## [Given problem 1]
According to the border guards article, at how many crossings did unarmed guards abandon their posts on Tuesday?
## [Given problem 2]
From the border guards article, print the part that opens with the words containing "Vic Toews, who" and closes with "Border Services Agency.".

## [Document section]
====
VANCOUVER, British Columbia- A prominent member of Canada's incoming Conservative government said Wednesday the party will stand behind its promise to arm border guards, a day after guards fled their posts because two murder suspects were heading for the border from California.

Vic Toews, who will soon be a part of the government after serving as Canada's justice critic in opposition, said he did not relish the sight of Canadian border guards leaving their posts as gunmen approached.

Some unarmed guards abandoned their posts at four crossings along the British Columbia border on Tuesday when they heard the murder suspects were coming their way, said Paula Shore, a spokeswoman for the Canada Border Services Agency.

"A few officers exercised their right to refuse to work because of what they perceived as imminent danger," Shore said. Under Canada's labor code, "any worker has the right to refuse to work if they feel they are in imminent danger," she said.

Canada's Conservative party defeated the Liberals in the national election on Monday night and the new government is expected to be sworn in within weeks. Toews said he expects the government to arm border guards soon.

"It's simply a practical matter of how soon these officers can be trained and the firearms issued to them," he told The Canadian Press. "That's our commitment and I trust our minister will do exactly that."

Suspects Ishtiaq Hussain, 38, of Pakistan, and Jose Antonio Barajas, 22, of Mexico, were arrested amid gunfire at the end of a high-speed chase Tuesday, police said. Hussain was shot and wounded by U.S. border guards.

Toews suggested Canada should be embarrassed by the incident.

"I think it does nothing for our national image. I find it very disturbing that our officers felt compelled to leave because of this threat to their personal safety," he said.

"I understand their concerns very well and don't fault them. What surprises me is that the former government refused to properly equip our officers."

The Canadian side of the U.S.-Canada border is monitored by the 4,500-member Canada Border Services Agency, supplemented in some posts by the Royal Canadian Mounted Police and local police departments.

Border guards are supposed to allow anyone suspected of being armed and dangerous into Canada and then call police.

A vice president of the union that represents border guards said he was pleased by Toews' statements.

"We are supposed to withdraw because we're not armed," union vice president Steve Pellerin-Fowlie said.
====
## [Supplied material]
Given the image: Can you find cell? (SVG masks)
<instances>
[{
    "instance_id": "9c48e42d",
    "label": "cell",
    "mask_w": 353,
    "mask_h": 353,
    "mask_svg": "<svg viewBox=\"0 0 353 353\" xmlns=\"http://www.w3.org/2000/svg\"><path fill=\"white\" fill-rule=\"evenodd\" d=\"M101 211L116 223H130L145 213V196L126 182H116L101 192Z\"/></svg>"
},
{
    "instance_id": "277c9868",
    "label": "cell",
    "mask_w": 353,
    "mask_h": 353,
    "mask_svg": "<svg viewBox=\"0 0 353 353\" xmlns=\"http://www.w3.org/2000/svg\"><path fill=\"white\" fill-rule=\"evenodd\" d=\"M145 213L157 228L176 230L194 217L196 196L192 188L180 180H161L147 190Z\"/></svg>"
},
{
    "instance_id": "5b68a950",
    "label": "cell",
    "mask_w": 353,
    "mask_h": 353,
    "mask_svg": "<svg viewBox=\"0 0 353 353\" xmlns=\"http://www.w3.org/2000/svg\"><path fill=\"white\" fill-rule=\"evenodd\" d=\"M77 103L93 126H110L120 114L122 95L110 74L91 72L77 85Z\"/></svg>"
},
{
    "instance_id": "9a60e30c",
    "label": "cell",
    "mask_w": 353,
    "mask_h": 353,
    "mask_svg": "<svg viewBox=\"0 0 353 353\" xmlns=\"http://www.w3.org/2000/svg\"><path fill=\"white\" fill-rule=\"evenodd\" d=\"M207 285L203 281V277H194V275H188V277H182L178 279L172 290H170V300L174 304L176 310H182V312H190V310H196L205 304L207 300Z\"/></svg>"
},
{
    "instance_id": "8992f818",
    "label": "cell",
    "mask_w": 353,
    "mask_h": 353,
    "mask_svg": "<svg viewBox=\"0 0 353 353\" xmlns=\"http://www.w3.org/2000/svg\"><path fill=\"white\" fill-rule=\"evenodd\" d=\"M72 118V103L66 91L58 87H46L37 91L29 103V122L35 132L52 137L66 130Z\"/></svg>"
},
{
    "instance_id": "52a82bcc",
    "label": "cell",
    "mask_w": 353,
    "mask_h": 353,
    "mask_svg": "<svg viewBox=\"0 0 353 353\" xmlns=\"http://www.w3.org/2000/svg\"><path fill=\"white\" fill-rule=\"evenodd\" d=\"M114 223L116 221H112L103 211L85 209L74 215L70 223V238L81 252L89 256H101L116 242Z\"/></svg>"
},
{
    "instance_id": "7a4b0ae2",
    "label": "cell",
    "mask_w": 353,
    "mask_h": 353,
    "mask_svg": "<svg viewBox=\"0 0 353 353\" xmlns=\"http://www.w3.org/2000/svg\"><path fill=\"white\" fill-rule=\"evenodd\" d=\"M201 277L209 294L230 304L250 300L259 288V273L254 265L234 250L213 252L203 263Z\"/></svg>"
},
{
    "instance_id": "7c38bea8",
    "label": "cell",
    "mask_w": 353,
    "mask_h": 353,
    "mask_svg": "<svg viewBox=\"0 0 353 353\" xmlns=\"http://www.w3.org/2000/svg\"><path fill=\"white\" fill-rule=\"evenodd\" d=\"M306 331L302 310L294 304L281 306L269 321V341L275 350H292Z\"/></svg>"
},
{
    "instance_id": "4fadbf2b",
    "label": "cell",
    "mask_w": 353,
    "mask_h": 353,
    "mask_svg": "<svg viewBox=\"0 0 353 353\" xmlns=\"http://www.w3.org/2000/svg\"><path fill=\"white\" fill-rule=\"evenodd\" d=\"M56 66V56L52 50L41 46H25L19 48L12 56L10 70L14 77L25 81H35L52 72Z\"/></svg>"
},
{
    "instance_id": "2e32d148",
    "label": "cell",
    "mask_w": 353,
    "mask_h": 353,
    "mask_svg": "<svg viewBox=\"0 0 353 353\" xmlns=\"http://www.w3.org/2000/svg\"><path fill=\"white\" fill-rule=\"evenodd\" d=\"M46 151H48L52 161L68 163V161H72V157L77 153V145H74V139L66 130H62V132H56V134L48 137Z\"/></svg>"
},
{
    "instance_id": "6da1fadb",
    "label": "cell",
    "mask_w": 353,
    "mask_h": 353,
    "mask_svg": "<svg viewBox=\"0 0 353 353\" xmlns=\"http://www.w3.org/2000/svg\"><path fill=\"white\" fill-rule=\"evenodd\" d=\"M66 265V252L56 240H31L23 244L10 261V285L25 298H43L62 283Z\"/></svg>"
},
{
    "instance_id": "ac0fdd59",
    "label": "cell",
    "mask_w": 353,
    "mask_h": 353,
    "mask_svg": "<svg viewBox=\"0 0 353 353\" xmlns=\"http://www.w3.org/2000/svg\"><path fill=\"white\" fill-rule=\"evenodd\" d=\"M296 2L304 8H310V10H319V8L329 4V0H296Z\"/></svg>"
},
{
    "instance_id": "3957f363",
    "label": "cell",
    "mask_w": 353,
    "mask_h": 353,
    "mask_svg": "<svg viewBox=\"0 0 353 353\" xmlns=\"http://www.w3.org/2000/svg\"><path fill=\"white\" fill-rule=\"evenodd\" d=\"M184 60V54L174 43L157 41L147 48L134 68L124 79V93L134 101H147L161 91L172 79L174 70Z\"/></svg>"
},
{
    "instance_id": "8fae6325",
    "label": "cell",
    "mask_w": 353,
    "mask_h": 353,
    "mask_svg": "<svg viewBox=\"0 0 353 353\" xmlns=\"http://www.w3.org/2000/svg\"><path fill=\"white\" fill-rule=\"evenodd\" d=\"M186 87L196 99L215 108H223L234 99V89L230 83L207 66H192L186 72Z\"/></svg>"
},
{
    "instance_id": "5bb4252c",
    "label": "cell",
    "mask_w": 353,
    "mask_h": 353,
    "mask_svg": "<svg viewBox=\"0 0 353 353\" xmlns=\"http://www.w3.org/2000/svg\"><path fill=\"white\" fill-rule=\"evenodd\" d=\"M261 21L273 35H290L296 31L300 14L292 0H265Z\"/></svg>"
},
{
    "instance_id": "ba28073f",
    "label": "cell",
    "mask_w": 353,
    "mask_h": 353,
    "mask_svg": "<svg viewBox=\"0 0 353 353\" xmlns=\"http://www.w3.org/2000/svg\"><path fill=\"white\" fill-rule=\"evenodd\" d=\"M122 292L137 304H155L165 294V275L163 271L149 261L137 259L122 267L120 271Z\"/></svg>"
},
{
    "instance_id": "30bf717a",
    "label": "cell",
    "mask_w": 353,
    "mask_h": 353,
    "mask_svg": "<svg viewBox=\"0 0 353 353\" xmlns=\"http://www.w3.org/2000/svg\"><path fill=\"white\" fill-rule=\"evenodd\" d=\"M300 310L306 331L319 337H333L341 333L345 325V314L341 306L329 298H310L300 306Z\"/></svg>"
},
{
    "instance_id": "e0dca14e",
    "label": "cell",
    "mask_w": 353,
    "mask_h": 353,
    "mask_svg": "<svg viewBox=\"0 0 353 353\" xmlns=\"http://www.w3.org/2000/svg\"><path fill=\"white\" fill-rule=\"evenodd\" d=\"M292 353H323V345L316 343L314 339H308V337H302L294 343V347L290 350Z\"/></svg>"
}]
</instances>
====
## [Correct answer 1]
Four crossings along the British Columbia border.

## [Correct answer 2]
Vic Toews, who will soon be a part of the government after serving as Canada's justice critic in opposition, said he did not relish the sight of Canadian border guards leaving their posts as gunmen approached.

Some unarmed guards abandoned their posts at four crossings along the British Columbia border on Tuesday when they heard the murder suspects were coming their way, said Paula Shore, a spokeswoman for the Canada Border Services Agency.